*** ZESTAWIENIE DANYCH ***

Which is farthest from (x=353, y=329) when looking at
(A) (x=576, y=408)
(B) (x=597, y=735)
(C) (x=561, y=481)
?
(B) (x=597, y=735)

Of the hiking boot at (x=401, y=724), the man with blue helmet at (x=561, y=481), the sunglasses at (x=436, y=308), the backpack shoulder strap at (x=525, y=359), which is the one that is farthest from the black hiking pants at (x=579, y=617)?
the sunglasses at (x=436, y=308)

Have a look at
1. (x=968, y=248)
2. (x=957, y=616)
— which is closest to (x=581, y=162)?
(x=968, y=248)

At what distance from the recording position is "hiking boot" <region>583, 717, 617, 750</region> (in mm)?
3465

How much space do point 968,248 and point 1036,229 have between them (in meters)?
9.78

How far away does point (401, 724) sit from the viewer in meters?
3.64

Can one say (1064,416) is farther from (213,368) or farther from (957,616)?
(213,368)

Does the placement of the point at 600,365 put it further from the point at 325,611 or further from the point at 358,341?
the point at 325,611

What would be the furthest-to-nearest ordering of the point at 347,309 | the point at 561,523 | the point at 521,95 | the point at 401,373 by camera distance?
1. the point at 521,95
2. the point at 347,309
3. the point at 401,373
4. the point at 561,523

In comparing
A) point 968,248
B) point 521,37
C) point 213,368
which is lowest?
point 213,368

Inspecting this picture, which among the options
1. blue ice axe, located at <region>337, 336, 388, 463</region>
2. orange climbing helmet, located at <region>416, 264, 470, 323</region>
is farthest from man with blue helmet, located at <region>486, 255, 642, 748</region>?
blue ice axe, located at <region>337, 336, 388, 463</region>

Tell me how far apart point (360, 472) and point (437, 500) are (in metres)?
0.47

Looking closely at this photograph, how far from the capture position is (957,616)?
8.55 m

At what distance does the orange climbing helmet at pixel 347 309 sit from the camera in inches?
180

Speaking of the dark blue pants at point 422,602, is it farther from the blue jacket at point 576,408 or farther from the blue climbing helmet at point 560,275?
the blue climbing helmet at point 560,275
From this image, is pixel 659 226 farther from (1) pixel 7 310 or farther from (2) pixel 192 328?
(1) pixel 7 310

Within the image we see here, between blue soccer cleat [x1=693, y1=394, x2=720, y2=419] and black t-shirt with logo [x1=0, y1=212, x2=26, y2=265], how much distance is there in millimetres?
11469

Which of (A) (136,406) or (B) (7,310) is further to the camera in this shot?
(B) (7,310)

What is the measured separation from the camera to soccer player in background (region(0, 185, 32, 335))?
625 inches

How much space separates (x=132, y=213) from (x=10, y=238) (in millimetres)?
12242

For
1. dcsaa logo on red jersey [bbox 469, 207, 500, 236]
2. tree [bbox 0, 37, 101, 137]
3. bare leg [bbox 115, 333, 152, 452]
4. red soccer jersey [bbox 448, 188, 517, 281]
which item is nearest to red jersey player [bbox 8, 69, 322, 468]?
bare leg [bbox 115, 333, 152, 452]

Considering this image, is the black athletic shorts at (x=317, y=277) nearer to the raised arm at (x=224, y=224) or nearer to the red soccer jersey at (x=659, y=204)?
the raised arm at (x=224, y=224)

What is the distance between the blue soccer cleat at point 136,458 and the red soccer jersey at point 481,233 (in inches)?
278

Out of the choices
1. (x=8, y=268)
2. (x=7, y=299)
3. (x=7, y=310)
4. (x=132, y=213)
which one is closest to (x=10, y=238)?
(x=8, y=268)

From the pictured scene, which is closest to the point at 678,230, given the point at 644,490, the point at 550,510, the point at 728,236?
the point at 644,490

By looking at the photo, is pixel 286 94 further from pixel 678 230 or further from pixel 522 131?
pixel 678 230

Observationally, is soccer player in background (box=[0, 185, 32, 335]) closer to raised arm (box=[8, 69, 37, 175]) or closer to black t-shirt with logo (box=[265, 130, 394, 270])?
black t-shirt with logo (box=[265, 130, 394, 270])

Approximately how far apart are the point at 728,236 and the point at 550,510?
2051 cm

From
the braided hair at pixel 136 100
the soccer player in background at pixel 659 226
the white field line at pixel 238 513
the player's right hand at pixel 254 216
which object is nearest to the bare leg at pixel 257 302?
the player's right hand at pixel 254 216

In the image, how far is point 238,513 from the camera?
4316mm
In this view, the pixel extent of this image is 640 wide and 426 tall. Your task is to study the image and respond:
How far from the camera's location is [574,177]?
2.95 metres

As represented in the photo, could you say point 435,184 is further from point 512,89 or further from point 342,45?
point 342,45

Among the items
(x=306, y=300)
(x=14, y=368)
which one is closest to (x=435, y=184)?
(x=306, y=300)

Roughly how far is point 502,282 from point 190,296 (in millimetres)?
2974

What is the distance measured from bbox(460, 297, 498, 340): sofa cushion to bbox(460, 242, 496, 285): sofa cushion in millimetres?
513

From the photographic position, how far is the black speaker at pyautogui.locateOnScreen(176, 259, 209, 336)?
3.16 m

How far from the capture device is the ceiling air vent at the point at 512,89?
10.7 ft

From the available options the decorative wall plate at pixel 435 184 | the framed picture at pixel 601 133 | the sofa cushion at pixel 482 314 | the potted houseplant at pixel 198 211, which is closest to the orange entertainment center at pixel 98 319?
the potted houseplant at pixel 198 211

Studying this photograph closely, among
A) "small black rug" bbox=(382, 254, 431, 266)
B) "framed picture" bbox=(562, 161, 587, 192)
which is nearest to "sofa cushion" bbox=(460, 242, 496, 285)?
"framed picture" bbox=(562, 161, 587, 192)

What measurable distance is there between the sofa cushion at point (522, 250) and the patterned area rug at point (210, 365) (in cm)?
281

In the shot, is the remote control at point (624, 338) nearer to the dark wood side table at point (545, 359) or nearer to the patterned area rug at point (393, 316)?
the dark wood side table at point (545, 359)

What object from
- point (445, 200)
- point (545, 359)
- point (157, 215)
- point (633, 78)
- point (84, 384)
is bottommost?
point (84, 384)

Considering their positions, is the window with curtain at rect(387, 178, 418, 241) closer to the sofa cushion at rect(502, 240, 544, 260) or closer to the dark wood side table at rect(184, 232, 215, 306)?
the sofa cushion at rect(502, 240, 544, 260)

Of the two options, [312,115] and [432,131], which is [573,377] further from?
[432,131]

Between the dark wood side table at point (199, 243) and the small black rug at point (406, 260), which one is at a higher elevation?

***

### ZADANIE:
Przepisz wiersze od tego z "Of the two options, [312,115]" aż do końca materiału włącznie, zamieniając "higher elevation" na "greater height", a resztę zostaw bez zmian.

### PEŁNA ODPOWIEDŹ:
Of the two options, [312,115] and [432,131], which is [573,377] further from?
[432,131]

Between the dark wood side table at point (199, 243) and the small black rug at point (406, 260), which one is at a greater height?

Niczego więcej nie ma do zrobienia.